> **EXERCISE DATA**
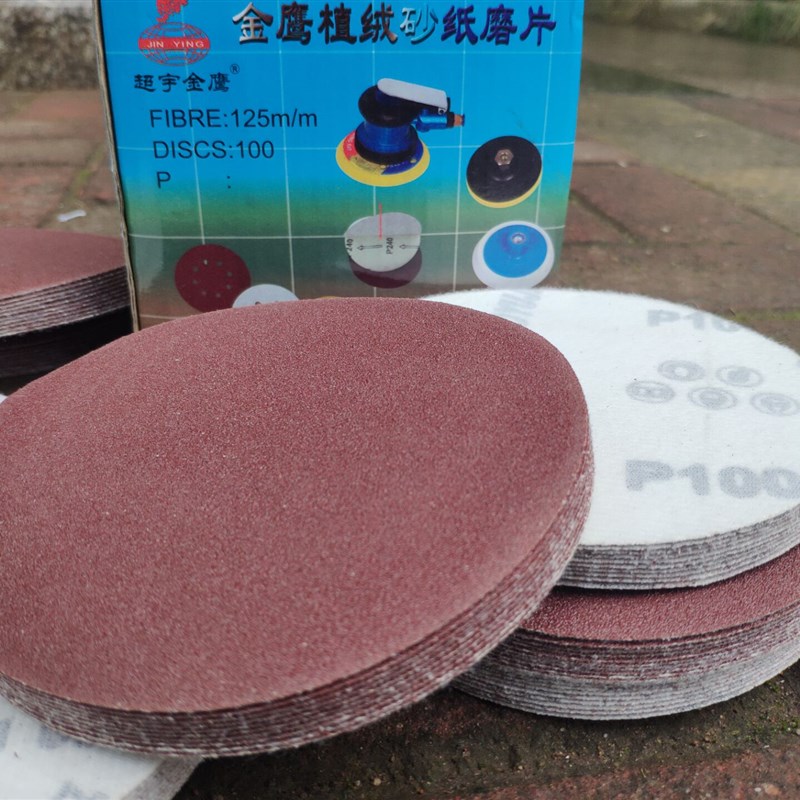金鹰植绒砂纸磨片125MM圆盘砂纸/5寸自粘式砂盘/拉绒片/背绒片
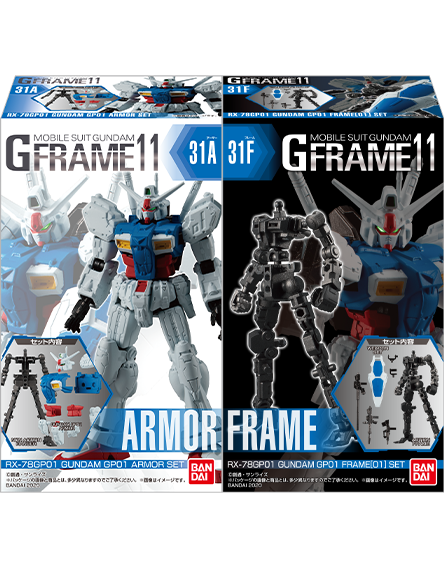 Mobile Suit Gundam G Frame 11
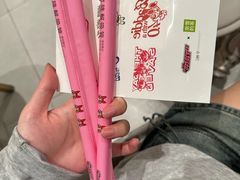 -奈雪的茶(正弘城PRO+店)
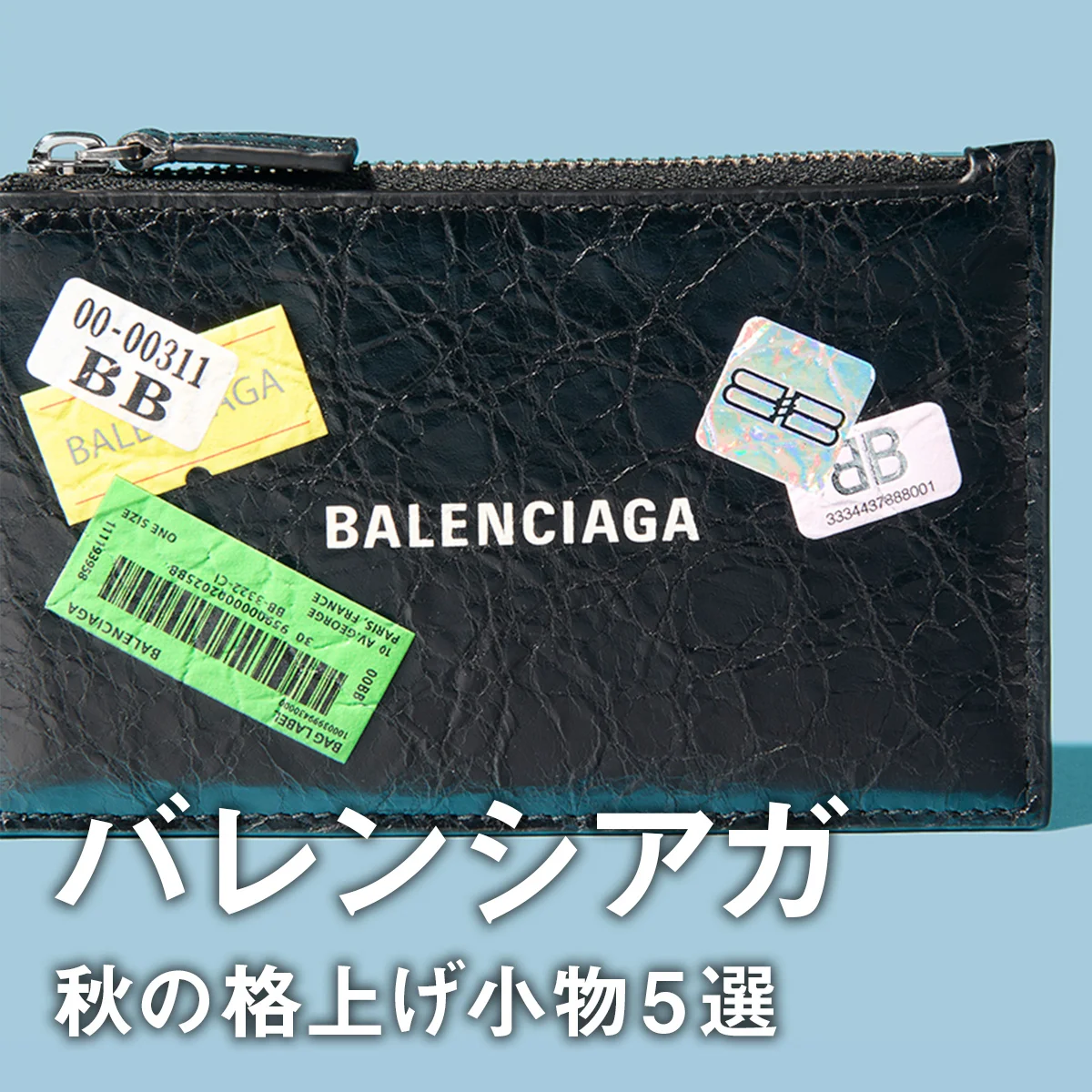 【バレンシアガ】秋の格上げ小物5選。大人ストリートな「キャッシュ」の財布に、アイコンバッグ「ル・シティ」「ロデオ」の新作も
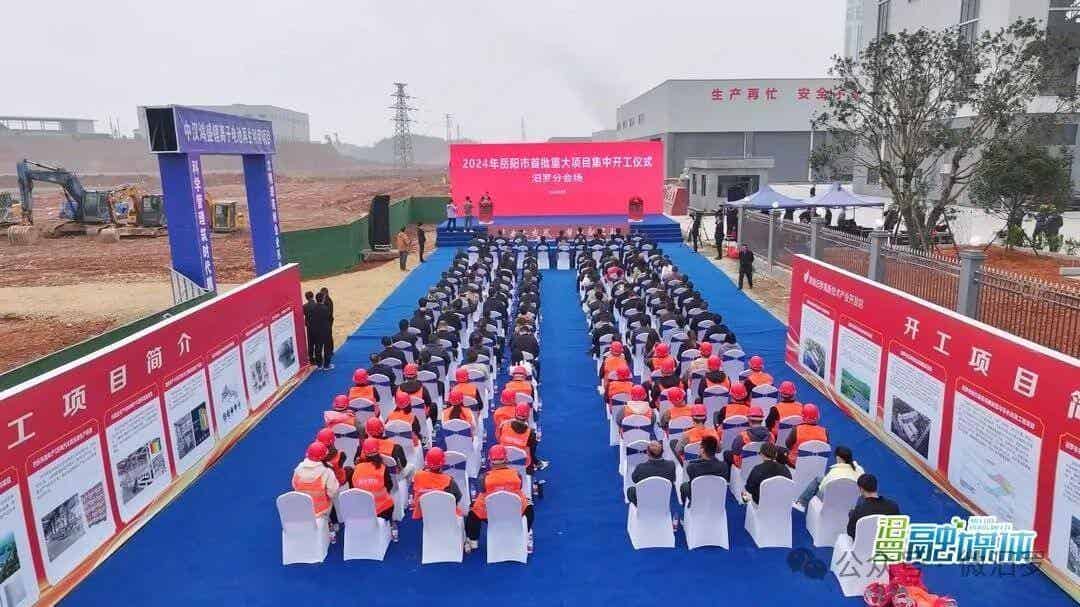 湖南岳阳举行项目集中开工仪式 涉及动力电池综合利用项目等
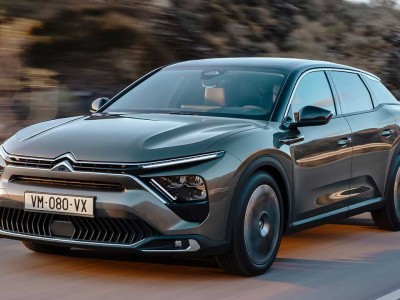 CITROEN İÇİN ŞARJTAK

> **ASSIGNMENT**
Print the six captions in the data line for line, keeping every character exactly as given, and leave out the pictures.

> **OUTPUT OF THE TASK**
金鹰植绒砂纸磨片125MM圆盘砂纸/5寸自粘式砂盘/拉绒片/背绒片
 Mobile Suit Gundam G Frame 11
 -奈雪的茶(正弘城PRO+店)
 【バレンシアガ】秋の格上げ小物5選。大人ストリートな「キャッシュ」の財布に、アイコンバッグ「ル・シティ」「ロデオ」の新作も
 湖南岳阳举行项目集中开工仪式 涉及动力电池综合利用项目等
 CITROEN İÇİN ŞARJTAK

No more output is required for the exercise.